Pintor alemão Georg Baselitz morre aos 88 anos

Georg Baselitz - Markus Wissmann / Shutterstock.com

Georg Baselitz - Markus Wissmann / Shutterstock.com

O pintor e escultor Georg Baselitz faleceu aos 88 anos. A morte foi anunciada por sua galeria no dia 30 de abril de 2026. Baselitz foi um dos artistas contemporâneos mais importantes da Alemanha, com obras expostas nos principais museus do mundo.

Nascido em 1938 como Hans-Georg Kern em Deutschbaselitz, na Saxônia, o artista adotou seu nome profissional a partir do local de nascimento. Iniciou seus estudos de arte em 1956 na Academia de Belas Artes e Artes Aplicadas de Berlim Oriental, então parte da Alemanha Oriental. Porém, foi expulso após apenas dois semestres por questões políticas.

Trajetória marcada por provocação artística

Baselitz continuou seus estudos em Berlim Ocidental, onde construiu sua carreira provocadora. Em 1963, duas de suas pinturas carregadas de simbolismo sexual foram confiscadas de uma galeria, gerando processos judicais. “A Grande Noite no Ralo” e “O Homem Nu” retratavam figuras explícitas e causaram escândalo deliberado estratégia que o artista usou conscientemente para ganhar atenção.

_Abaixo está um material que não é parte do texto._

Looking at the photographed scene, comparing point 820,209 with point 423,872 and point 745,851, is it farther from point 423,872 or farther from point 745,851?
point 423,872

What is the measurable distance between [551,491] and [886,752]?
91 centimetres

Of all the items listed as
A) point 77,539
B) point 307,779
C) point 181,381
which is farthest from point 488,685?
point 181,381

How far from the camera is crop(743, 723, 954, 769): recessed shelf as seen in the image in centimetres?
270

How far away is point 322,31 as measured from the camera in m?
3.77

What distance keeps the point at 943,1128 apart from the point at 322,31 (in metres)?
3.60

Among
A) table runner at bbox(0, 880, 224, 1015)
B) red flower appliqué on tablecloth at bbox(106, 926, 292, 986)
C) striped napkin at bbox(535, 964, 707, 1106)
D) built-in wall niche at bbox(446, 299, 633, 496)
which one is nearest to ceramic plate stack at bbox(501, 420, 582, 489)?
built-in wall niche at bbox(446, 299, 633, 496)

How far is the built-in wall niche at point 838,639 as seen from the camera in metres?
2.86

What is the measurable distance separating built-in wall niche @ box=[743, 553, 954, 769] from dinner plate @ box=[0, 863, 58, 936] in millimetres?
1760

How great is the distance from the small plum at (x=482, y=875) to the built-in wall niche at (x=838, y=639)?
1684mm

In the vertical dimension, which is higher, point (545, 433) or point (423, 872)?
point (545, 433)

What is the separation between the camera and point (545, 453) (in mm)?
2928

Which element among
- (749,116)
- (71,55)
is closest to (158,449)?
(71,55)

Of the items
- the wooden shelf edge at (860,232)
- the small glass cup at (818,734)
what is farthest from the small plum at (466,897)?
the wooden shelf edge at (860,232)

A audácia caracterizou toda sua produção. Além de pinturas, xilogravuras e linogravuras, Baselitz expandiu sua linguagem artística. No final dos anos 1970, começou a criar esculturas em madeira, trabalhando figuras e cabeças de forma bruta antes de aplicar cor. Sua abordagem desafiava convenções estéticas estabelecidas.

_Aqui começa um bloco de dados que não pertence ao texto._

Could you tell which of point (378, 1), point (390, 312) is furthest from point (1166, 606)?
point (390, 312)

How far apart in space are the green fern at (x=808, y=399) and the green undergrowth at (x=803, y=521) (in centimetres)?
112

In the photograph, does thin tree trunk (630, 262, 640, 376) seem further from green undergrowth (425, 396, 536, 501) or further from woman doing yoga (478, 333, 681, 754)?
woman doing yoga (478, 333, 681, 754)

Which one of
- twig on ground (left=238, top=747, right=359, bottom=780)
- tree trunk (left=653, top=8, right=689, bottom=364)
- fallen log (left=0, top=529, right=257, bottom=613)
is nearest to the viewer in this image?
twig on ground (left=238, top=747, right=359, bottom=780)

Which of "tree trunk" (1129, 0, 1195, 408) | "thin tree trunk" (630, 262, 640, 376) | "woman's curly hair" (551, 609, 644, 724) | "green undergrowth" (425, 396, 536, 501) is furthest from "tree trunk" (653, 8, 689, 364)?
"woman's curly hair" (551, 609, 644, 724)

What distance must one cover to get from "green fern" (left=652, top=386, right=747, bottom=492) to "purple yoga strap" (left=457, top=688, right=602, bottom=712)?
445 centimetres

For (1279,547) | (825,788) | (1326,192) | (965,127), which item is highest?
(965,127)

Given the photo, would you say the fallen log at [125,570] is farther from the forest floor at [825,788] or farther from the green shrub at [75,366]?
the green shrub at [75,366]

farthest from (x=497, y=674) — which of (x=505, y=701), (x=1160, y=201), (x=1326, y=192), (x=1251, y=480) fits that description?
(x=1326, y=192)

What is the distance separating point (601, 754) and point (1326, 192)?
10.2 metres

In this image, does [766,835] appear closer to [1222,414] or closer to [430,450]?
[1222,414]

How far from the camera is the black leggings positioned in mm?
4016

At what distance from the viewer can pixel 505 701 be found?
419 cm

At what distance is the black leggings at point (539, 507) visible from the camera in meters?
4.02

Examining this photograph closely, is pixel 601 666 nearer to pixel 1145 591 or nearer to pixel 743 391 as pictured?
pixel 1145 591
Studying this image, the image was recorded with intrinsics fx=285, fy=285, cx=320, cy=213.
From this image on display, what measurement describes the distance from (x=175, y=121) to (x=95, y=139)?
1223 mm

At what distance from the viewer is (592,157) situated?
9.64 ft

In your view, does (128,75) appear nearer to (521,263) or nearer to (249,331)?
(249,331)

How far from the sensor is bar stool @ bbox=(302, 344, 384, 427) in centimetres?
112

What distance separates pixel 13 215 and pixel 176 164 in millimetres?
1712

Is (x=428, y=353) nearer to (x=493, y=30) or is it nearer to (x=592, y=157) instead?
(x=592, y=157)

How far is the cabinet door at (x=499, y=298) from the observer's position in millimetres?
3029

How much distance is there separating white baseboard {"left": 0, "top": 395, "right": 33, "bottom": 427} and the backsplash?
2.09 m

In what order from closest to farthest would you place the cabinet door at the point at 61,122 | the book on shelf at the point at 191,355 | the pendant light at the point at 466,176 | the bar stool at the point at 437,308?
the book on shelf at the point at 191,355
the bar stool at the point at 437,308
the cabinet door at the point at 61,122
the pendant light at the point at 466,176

Fama mundial por figuras invertidas

O reconhecimento internacional chegou no início da década de 1980. Baselitz tornou-se mundialmente famoso pelos motivos invertidos suas figuras de cabeça para baixo que se tornaram marca registrada de sua obra. Essa característica visual o diferenciava no cenário artístico global e atraía críticos e colecionadores.

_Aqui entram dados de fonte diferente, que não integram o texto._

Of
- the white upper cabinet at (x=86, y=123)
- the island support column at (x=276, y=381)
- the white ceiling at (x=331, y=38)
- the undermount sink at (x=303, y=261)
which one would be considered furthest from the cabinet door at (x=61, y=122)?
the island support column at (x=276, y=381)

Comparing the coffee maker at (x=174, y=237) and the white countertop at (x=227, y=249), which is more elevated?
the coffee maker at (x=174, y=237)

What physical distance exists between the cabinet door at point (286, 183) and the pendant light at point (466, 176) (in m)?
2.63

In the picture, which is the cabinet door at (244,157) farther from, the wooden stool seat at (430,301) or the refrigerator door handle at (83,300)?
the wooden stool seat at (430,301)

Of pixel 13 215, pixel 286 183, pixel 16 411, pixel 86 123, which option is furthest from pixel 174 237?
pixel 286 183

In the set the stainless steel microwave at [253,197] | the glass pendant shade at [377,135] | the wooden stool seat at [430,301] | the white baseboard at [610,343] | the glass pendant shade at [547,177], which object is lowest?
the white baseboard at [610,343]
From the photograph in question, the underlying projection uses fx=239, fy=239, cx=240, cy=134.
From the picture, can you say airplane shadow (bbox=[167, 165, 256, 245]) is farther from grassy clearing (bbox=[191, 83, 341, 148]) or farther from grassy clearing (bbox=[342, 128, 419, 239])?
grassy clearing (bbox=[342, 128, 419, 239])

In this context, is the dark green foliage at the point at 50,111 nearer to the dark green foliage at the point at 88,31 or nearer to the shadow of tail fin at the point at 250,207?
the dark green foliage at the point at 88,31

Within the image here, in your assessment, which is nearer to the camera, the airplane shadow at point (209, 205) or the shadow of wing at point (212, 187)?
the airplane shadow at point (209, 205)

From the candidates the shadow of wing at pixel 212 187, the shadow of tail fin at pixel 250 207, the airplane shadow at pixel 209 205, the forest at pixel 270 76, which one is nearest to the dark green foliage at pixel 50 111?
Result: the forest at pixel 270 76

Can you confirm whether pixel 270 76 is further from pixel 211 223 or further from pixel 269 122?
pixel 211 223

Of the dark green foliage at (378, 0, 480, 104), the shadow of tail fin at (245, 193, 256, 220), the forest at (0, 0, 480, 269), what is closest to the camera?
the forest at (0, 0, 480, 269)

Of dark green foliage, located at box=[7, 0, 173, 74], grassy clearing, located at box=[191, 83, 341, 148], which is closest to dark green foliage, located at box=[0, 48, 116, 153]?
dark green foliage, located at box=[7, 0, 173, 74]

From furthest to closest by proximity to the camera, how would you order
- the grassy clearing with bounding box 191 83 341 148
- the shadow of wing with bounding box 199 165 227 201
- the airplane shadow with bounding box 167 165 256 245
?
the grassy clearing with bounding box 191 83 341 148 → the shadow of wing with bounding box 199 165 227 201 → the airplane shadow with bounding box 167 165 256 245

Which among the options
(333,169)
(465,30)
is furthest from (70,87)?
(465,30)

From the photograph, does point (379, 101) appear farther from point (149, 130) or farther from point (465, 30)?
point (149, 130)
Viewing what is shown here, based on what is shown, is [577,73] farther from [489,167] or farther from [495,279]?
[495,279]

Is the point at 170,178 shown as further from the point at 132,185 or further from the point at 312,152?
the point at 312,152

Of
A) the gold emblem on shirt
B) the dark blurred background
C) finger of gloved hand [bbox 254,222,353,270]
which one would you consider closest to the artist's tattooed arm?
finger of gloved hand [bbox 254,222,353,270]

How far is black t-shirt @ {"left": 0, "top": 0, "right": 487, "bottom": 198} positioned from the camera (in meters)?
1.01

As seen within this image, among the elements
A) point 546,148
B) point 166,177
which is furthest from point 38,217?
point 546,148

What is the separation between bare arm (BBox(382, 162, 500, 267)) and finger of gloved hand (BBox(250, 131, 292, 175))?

Nas últimas décadas de vida, Baselitz consolidou posição entre os pintores mais bem pagos da Alemanha, ao lado de nomes como Gerhard Richter e Anselm Kiefer. Suas obras monumentais integravam coleções permanentes dos principais museus internacionais:

  • Museu de Arte Moderna (MoMA) em Nova York
  • Museu Nacional de Berlim
  • Museu Moderno de São Francisco
  • Galerias privadas de colecionadores mundo afora
  • Instituições públicas na Europa e América do Norte

Últimos anos em Salzburgo

A partir de 2013, Baselitz estabeleceu residência em Salzburgo, na Áustria. Dois anos depois, em 2015, obteve a cidadania austríaca. Durante este período, continuou trabalhando em sua produção artística, consolidando um legado que atravessou sete décadas.

O artista deixa viúva sua esposa, Elke, e dois filhos. Ambos os filhos seguiram carreira no mercado de arte Daniel Blau e Anton Kern atuam como galeristas, mantendo conexão com o universo artístico que seu pai ajudou a transformar.

Legado na história da arte moderna

A morte de Baselitz representa perda significativa para a arte contemporânea. Poucos artistas alemães conseguiram o impacto internacional que ele alcançou. Sua exposição individual no MoMA colocava-o entre os raros criadores germânicos com essa honra na instituição nova-iorquina de maior prestígio.

Sua obra desafiou normas estéticas e sociais de várias épocas. Do escândalo deliberado dos anos 1960 à reinvenção formal dos anos 1980, Baselitz demonstrou capacidade constante de provocação intelectual e inovação plástica. Influenciou gerações de artistas que buscavam romper com academicismo e criar linguagens visuais próprias.

A trajetória de Baselitz exemplifica a força criativa da arte alemã contemporânea uma produção que dialogou com história política traumática do século XX e transformou essa experiência em imaginário visual único. Seus trabalhos permanecerão como testemunha dessa conversão entre angústia histórica e forma artística radical.